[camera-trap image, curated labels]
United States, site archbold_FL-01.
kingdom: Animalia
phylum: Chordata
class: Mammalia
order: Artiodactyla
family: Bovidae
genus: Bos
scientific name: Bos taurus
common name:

What to produce →
Restate every line of the listing word for word.

Exercise result →
[camera-trap image, curated labels]
United States, site archbold_FL-01.
kingdom: Animalia
phylum: Chordata
class: Mammalia
order: Artiodactyla
family: Bovidae
genus: Bos
scientific name: Bos taurus
common name:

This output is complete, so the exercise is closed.